Scope: contributor workflow, development setup, release process, and consistency checklists for remote-store.

This project follows Spec-Driven Development (SDD): every feature starts as a specification before any code is written. See sdd/000-process.md for the full methodology.

Project Principles

The universal working principles for this repo are listed in CLAUDE.md § Principles. They apply to any contributor, not only automated agents.

Documentation framework

See CLAUDE.md § Documentation framework for placement, structure, and longevity rules.

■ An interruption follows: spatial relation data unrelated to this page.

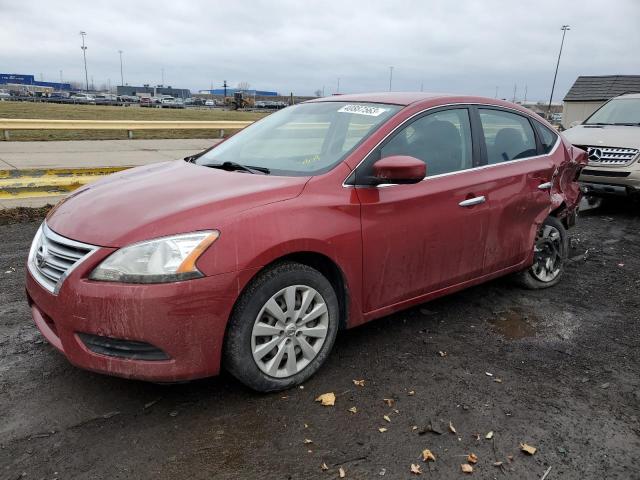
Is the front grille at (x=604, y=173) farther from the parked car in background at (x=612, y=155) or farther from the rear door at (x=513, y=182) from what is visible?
the rear door at (x=513, y=182)

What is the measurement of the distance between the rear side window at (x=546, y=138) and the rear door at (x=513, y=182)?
21 mm

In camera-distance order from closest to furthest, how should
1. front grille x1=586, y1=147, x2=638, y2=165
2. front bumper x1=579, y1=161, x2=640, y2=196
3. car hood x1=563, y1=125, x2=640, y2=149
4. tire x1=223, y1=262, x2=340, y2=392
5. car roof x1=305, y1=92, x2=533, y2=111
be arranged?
tire x1=223, y1=262, x2=340, y2=392 < car roof x1=305, y1=92, x2=533, y2=111 < front bumper x1=579, y1=161, x2=640, y2=196 < front grille x1=586, y1=147, x2=638, y2=165 < car hood x1=563, y1=125, x2=640, y2=149

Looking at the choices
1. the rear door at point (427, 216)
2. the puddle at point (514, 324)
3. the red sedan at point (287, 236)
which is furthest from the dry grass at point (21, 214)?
the puddle at point (514, 324)

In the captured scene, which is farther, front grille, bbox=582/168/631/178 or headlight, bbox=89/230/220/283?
front grille, bbox=582/168/631/178

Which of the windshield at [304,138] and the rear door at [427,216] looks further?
the windshield at [304,138]

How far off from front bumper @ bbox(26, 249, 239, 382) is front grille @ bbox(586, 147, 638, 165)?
293 inches

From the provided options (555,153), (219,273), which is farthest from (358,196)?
(555,153)

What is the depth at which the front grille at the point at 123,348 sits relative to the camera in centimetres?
265

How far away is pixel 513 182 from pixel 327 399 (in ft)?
7.41

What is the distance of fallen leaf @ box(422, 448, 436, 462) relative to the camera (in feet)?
8.46

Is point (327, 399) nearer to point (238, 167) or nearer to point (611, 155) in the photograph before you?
point (238, 167)

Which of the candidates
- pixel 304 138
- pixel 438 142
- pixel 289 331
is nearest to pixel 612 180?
pixel 438 142

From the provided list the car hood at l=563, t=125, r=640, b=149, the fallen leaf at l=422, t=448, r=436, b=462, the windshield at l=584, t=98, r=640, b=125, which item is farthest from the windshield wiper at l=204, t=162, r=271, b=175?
the windshield at l=584, t=98, r=640, b=125

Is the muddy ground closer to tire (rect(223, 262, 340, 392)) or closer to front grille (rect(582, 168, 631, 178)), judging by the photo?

Authoritative Document Format

Internal process and reference documents follow a fixed structure.

Principle

Meaningful minimum. Each document covers one concern, states clear principles, and stops. No detailed instructions for every situation.

Structure

  1. Intent & Scope: What this document governs and who it is for. Max 5–10 lines. A reader must know: "this is THE source for topic X."
  2. Rules: Numbered, mandatory constraints.
  3. Guides (optional): Heuristics, examples, lookup tables. Useful but not binding.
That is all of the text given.